West End News: June 23

The annual Gala For The Grove was a smashing success again last week, bringing the West End Community together to raise a solid nest egg for the Birch Grove Community School. The generosity of the community is truly a wonder to behold, even if it does happen reliably year after year. Dozens and dozens of raffle and auction items were donated from businesses and individuals from Grand Portage to Silver Bay. The bidding was reckless and occasionally hilarious, with some people bidding against their spouses or even themselves.

It's all for a good cause though, as Birch Grove Community School is the heartbeat of the West End. If we can't support our children, then what good are we?

In the midst of the auction, Charles VanDoren, from Schroeder, offered an interesting auction item. He had four tickets to an alumni football game on July 2nd at Cook County High School in Grand Marais. I think this means that the former Cook County football players will suit up and play against the current football team. While this makes me profoundly grateful that I am not eligible to play, it does mean that Charley VanDoren has agreed to play. He will be the oldest player on the field, representing the alumni as a current three-time and soon to be five-time grandfather. I wish him the most sincere luck and best wishes for not getting hurt. The proceeds from the fun will go to support the girl's basketball and volleyball teams, along with the boy's football team.

A few years ago, my girlfriend, Cindy Hansen, participated in the much less risky alumni cheerleading exhibition. While she did avoid any serious injury, I did notice that the Advil bottle was in active use for a couple of weeks afterward.

While it is great to see Birch Grove thriving, we will soon need to turn our attention to a couple of levy referendum questions that Cook County School District 166 will place on the ballot this November. While I disagree with the system of funding public schools through periodic referendum, I do recognize that it is how things are done now and we should wholeheartedly support the District 166 in their request. Most of our Birch Grove graduates end up attending 166 for their middle and high school years, so we need to keep the system strong for the sake of future generations and the future of Cook County - in my humble opinion.

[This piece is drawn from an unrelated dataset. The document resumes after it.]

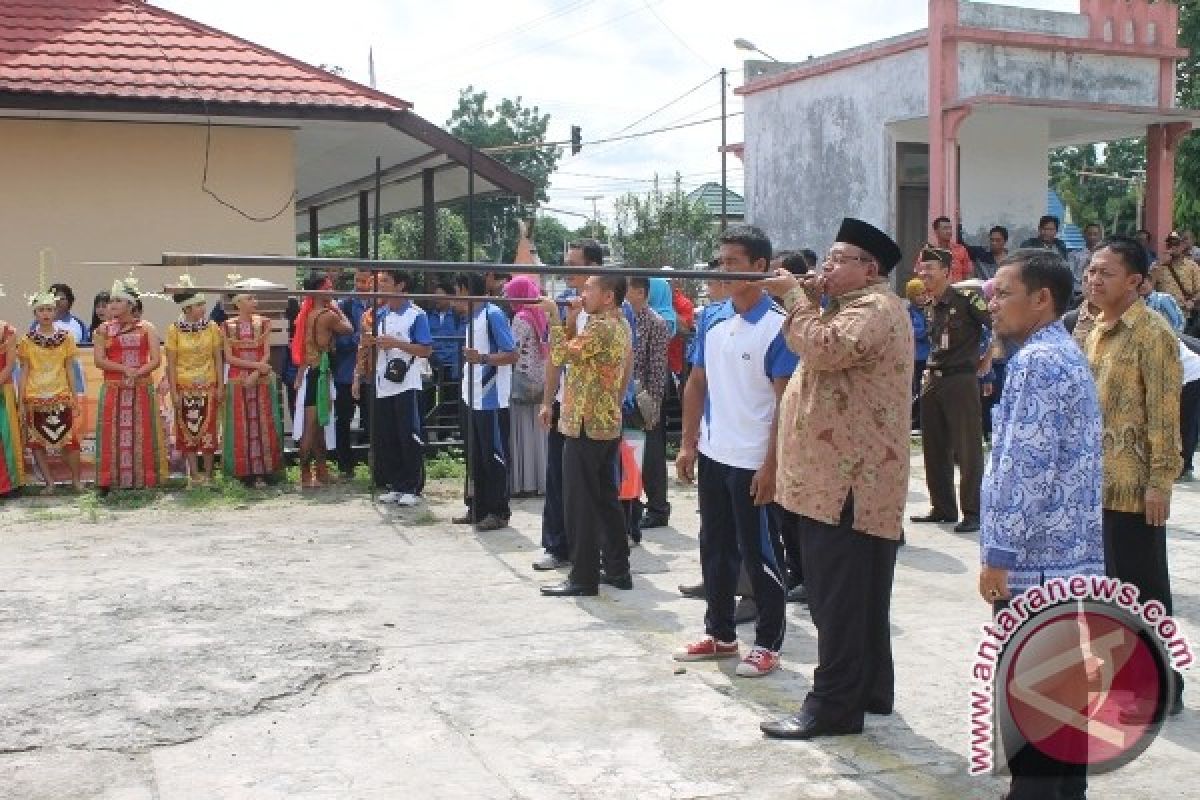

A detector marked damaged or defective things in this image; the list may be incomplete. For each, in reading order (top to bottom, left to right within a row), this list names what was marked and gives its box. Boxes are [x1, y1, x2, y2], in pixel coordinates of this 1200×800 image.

cracked concrete pavement [0, 455, 1195, 800]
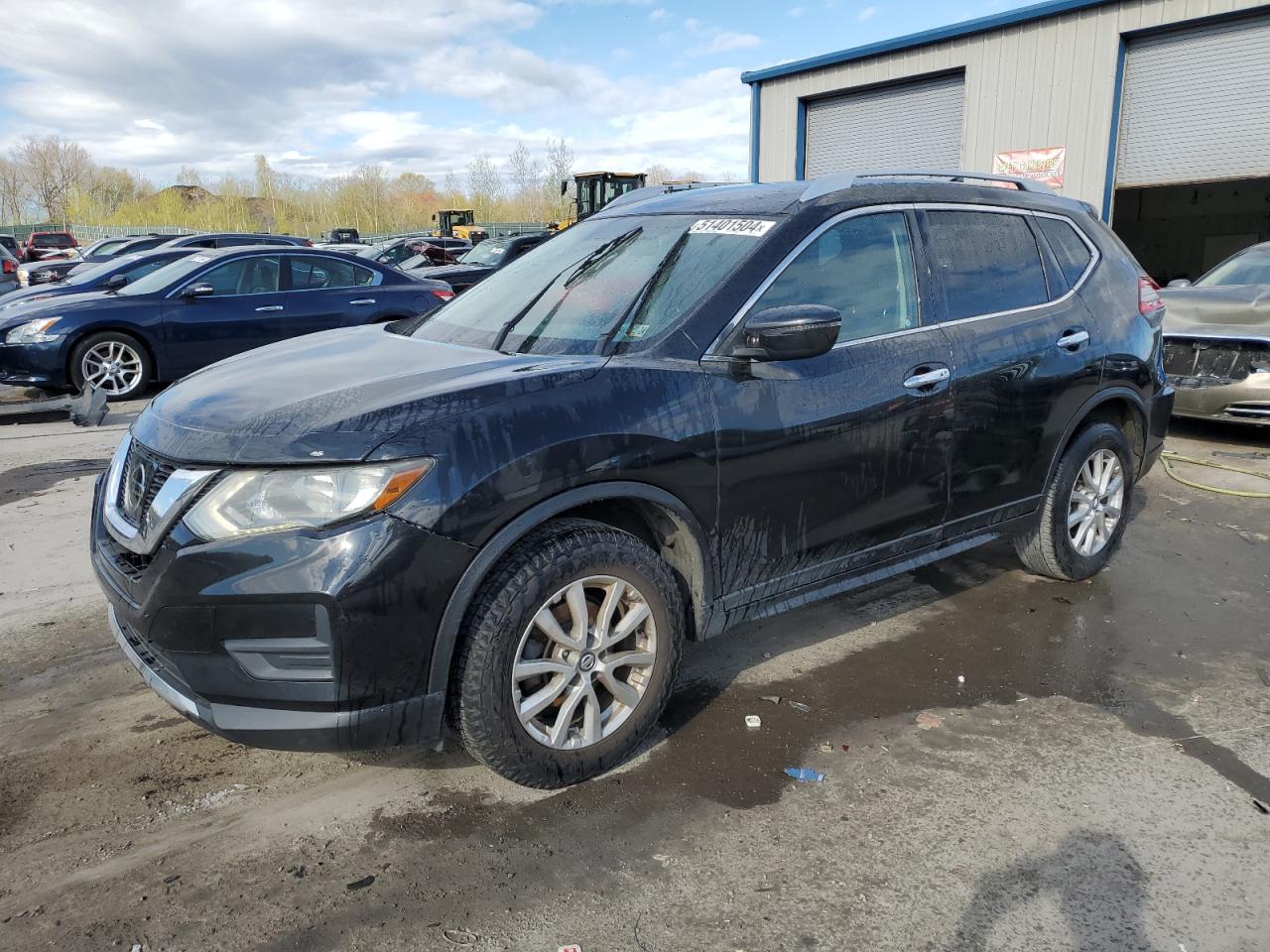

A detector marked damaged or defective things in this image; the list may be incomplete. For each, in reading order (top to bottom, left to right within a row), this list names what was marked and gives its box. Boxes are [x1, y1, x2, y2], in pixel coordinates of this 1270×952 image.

damaged car [93, 171, 1173, 791]
damaged car [1163, 242, 1270, 423]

The Lutsen 99er mountain bike race booked every room and many campsites in the West End for the weekend of June 25th. The race started with 80 riders five year ago and registered nearly 2,000 riders this year and that's with registrations being cut off at 1,800 - all this on a June weekend that didn't come close to selling out in the past. It's just one example of the growth in the tourism industry since the Visit Cook County organization was formed and funded. It's amazing what we can accomplish when we all work together.

The storm of Sunday, June 19, exacted a tragic toll in the BWCA Wilderness, with the death of a fine teacher from Rochester and the serious injury of his 14 year old son. The property damage from the storm, although substantial, paled in comparison to the loss and grief for the Walz family and their larger community in southeastern Minnesota. Our hearts go out to them.

In Lutsen, many trees went down, including a few that fell on renowned sculptor Tom Christianson's Last Chance Gallery. To add insult to the injury to Tom's roof, his larger than life, multi-colored steel moose sculpture was blown over. On the following Tuesday, Tom was surprised to see the moose spontaneously back on its feet. This bordered on a miracle, because the moose weighs a ton, so putting it upright was no small task. After an incredulous posting on Facebook, it came to light that the Good Samaritan was Mike MacMillan and his merry crew at MacMillan's Tree Service. They had been called to remove the trees from the gallery roof and while they were at it, they used their heavy equipment and considerable skills to upright the giant steel moose. It's not only a story of neighborliness, but also an apt metaphor for how the West End community takes care of each other in the practical matters of food and housing and also in attending to our artistic and culture needs. It's just a part of what makes the wonderful West End a great place to live.

For WTIP, this is Bill Hansen with the West End News.